## EXCERPT
▼▼▼
REVIEW: The Visit, National Theatre London ✭✭✭

Paul T Davies reviews Tony Kushner’s adaptation of Durrenmatt’s play The Visit now playing at the National Theatre, London.

The Visit review National Theatre
Lesley Manville and the company of The Visit. Photo: Johan Persson

The Visit
National Theatre
13 February 2020
3 Stars
Book Tickets

Tony Kushner is a playwright not known for his brevity, as we fans of Angels in America are very aware. Big ideas, big themes, he does love a debate, and his adaptation of Durrenmatt’s The Visit has lost thirty minutes since previews, but still clocks in at three hours 40 minutes. When Claire Zachanassian, The Old Lady Who Comes to Call, returns to her home town of Slurry, she is the richest woman in the world and offers the poor citizens a billion dollars if they carry out one request. To kill her teenage sweetheart, Alfred Ill, who gets her pregnant, denied paternity, bribed his friends to say she was promiscuous, the cause of her leaving the town penniless and shunned. Revenge is sweet, and so are money and a comfortable lifestyle.
▲▲▲
## PROMPT A
Write out the review of The Visit from "REVIEW: The Visit, National" to "National Theatre, London.".
The review above and the records that follow come from unrelated sources.

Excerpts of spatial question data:
▼▼▼
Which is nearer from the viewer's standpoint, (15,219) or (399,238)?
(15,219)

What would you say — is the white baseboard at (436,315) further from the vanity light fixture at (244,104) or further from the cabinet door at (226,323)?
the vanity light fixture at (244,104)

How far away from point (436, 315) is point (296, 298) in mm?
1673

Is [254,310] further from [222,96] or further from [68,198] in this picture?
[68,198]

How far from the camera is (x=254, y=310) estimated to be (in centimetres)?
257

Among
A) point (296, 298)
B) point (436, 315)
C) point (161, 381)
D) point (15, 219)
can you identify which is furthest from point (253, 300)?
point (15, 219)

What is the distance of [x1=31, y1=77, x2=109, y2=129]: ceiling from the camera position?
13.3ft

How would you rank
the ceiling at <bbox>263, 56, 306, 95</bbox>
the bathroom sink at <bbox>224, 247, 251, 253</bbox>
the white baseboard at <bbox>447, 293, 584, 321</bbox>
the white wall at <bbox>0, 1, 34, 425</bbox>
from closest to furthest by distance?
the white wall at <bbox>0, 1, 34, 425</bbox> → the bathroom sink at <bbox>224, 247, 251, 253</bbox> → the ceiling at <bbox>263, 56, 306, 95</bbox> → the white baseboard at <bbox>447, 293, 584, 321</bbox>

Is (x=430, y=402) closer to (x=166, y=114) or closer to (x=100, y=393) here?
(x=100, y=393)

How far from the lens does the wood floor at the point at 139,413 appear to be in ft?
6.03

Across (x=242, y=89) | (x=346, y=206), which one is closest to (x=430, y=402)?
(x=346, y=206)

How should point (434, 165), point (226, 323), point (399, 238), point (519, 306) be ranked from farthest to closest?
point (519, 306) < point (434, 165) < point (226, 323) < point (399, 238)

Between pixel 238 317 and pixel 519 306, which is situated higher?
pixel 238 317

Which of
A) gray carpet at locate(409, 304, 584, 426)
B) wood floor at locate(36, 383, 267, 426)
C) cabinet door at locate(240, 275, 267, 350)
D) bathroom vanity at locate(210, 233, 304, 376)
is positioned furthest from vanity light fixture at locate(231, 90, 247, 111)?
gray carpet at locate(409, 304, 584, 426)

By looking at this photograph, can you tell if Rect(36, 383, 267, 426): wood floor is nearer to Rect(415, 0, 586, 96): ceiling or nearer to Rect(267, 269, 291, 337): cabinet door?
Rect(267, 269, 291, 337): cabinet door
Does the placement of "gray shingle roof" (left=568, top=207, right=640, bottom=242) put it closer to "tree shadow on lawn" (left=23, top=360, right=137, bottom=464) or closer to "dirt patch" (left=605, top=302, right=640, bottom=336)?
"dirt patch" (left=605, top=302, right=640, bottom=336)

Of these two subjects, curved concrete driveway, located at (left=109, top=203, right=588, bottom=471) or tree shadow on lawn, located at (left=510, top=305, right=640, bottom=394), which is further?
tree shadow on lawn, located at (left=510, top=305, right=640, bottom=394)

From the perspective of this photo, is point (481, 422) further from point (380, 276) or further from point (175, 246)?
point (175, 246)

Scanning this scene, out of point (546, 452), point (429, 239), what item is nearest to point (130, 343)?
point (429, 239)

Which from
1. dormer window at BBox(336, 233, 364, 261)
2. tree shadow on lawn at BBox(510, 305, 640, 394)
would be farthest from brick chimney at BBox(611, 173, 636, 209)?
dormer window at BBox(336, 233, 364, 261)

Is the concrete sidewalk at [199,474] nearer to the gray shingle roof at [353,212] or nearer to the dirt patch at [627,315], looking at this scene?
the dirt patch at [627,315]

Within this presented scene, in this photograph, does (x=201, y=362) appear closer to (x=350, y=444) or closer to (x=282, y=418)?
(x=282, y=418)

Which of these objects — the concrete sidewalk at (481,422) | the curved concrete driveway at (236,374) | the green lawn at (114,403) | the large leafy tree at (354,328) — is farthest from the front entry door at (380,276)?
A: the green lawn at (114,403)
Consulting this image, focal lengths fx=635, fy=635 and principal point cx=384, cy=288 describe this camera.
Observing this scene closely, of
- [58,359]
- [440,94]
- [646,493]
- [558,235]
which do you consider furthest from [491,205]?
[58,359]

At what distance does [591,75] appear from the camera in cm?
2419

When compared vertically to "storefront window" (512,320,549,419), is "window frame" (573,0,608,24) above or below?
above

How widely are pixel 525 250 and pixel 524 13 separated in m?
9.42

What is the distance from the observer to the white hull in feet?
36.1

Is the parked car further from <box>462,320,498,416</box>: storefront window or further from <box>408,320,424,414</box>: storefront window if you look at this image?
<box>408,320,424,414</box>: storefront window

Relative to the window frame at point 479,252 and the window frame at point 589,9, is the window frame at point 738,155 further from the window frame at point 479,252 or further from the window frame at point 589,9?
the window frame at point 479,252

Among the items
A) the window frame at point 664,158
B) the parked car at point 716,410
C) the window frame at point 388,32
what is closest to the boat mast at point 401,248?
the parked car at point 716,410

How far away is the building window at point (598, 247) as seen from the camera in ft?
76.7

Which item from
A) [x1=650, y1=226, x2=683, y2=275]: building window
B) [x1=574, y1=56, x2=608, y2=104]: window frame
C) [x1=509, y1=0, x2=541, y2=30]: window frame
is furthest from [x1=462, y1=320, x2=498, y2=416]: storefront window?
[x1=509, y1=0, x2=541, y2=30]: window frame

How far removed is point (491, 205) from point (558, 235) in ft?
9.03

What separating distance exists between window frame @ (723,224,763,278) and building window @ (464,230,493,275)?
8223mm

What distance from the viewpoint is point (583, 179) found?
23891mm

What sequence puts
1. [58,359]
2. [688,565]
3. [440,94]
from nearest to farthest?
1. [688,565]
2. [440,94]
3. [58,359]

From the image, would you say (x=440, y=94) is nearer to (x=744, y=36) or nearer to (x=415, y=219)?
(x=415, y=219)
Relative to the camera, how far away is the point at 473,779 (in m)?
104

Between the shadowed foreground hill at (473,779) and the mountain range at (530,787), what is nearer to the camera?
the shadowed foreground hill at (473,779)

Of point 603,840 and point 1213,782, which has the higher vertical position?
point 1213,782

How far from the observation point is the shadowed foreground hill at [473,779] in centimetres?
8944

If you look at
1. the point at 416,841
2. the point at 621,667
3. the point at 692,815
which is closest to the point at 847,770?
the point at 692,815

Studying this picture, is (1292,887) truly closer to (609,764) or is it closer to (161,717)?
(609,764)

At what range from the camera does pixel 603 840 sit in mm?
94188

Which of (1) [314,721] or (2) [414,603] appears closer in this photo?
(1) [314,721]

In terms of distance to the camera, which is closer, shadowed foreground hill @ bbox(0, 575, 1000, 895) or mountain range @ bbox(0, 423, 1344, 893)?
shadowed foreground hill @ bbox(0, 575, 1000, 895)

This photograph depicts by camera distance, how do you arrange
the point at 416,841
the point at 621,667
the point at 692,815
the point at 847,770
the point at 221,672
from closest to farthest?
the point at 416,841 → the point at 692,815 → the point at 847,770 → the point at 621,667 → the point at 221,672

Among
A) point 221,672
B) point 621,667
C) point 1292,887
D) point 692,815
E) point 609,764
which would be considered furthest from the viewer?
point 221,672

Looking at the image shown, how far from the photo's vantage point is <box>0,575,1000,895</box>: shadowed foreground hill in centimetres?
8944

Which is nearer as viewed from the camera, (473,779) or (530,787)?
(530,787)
▲▲▲
## PROMPT B
Count the lines of the records that contain the word "building", and give only that number.

## ANSWER A
REVIEW: The Visit, National Theatre London ✭✭✭

Paul T Davies reviews Tony Kushner’s adaptation of Durrenmatt’s play The Visit now playing at the National Theatre, London.

## ANSWER B
3